Problem requirements | Find each line below that contains the string "bbox", and copy every one of them.

Information given |
+ + + + +

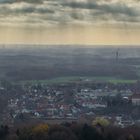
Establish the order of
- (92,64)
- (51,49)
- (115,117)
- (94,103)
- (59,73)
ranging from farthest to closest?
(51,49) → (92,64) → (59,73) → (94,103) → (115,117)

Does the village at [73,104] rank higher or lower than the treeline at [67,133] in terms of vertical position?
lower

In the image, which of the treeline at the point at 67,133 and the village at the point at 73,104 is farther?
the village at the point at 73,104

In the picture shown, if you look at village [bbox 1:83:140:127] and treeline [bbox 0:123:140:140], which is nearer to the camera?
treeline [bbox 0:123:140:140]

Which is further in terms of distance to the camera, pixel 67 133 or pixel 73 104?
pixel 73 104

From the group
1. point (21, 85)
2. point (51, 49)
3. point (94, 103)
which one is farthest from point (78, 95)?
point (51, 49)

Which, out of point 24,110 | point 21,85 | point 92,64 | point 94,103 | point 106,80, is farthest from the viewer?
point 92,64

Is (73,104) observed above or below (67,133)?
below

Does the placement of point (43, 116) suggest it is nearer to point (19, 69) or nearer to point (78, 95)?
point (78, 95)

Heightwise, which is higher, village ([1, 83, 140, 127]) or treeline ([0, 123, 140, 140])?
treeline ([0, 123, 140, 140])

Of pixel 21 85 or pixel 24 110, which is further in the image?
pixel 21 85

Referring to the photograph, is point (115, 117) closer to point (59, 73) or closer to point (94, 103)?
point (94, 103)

+ + + + +

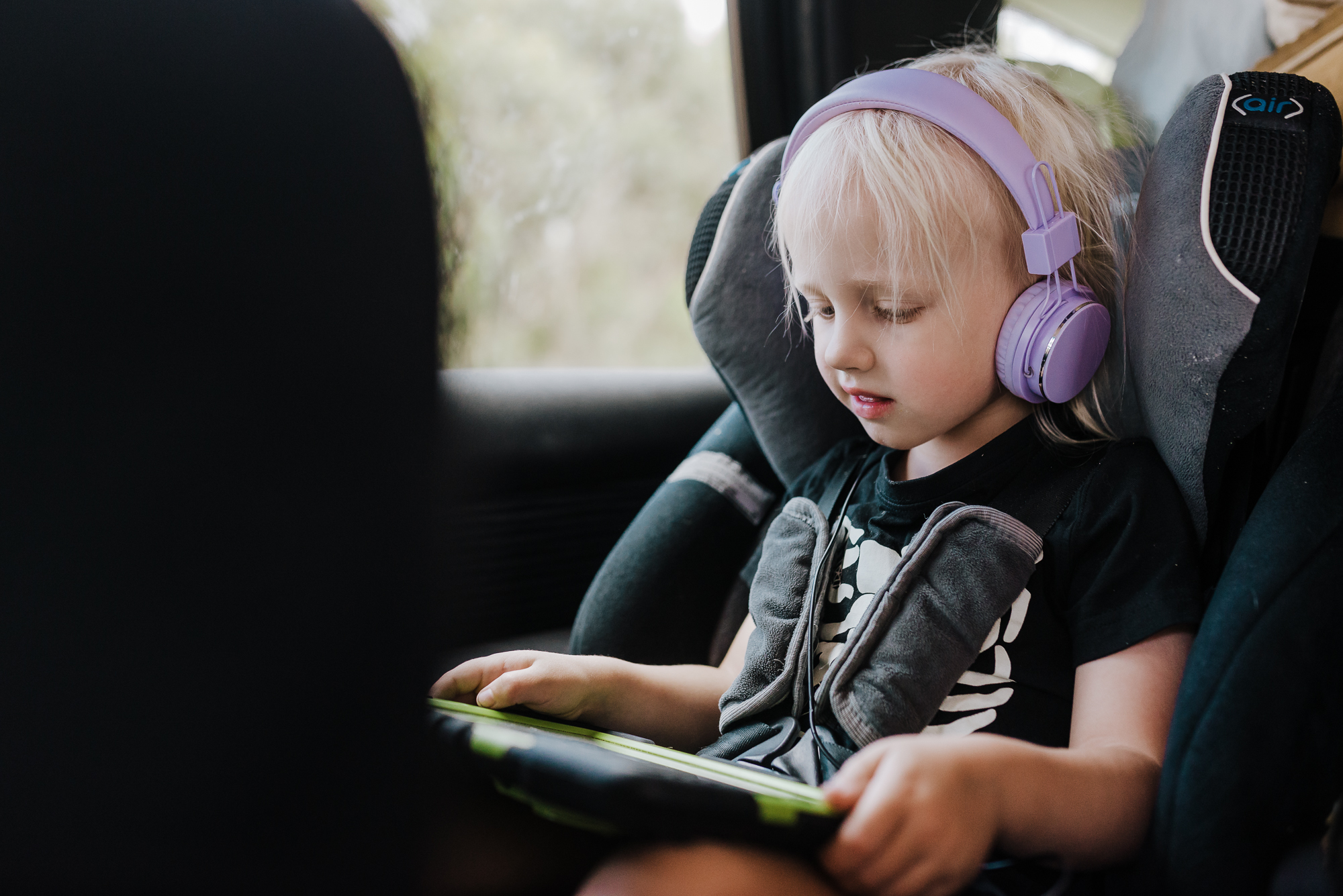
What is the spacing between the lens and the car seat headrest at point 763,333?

+ + + + +

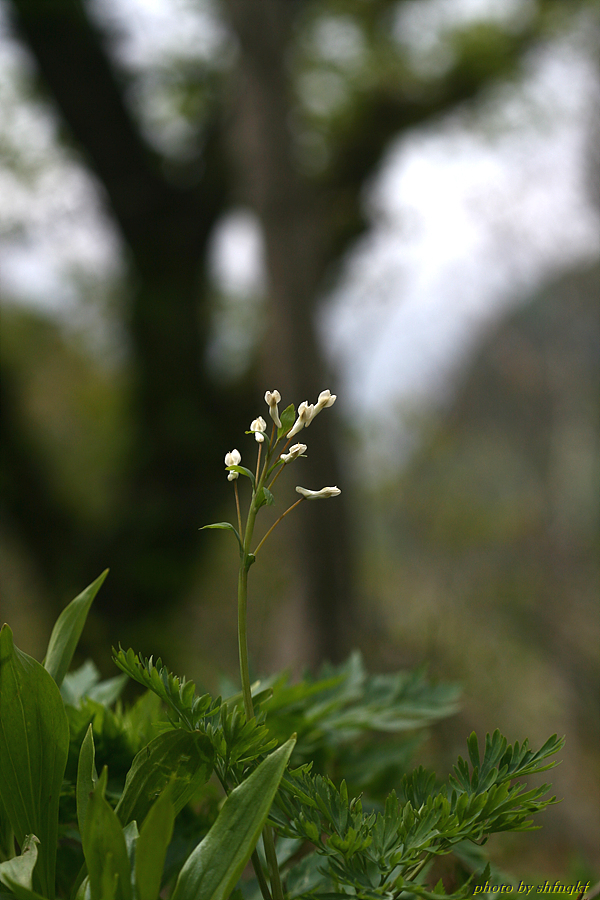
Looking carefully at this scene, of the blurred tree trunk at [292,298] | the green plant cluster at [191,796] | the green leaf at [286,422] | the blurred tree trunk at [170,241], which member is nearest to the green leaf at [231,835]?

+ + + + +

Written reply |
In the picture shown, if you look at village [bbox 1:83:140:127] and treeline [bbox 0:123:140:140], which is nearer to the camera?
treeline [bbox 0:123:140:140]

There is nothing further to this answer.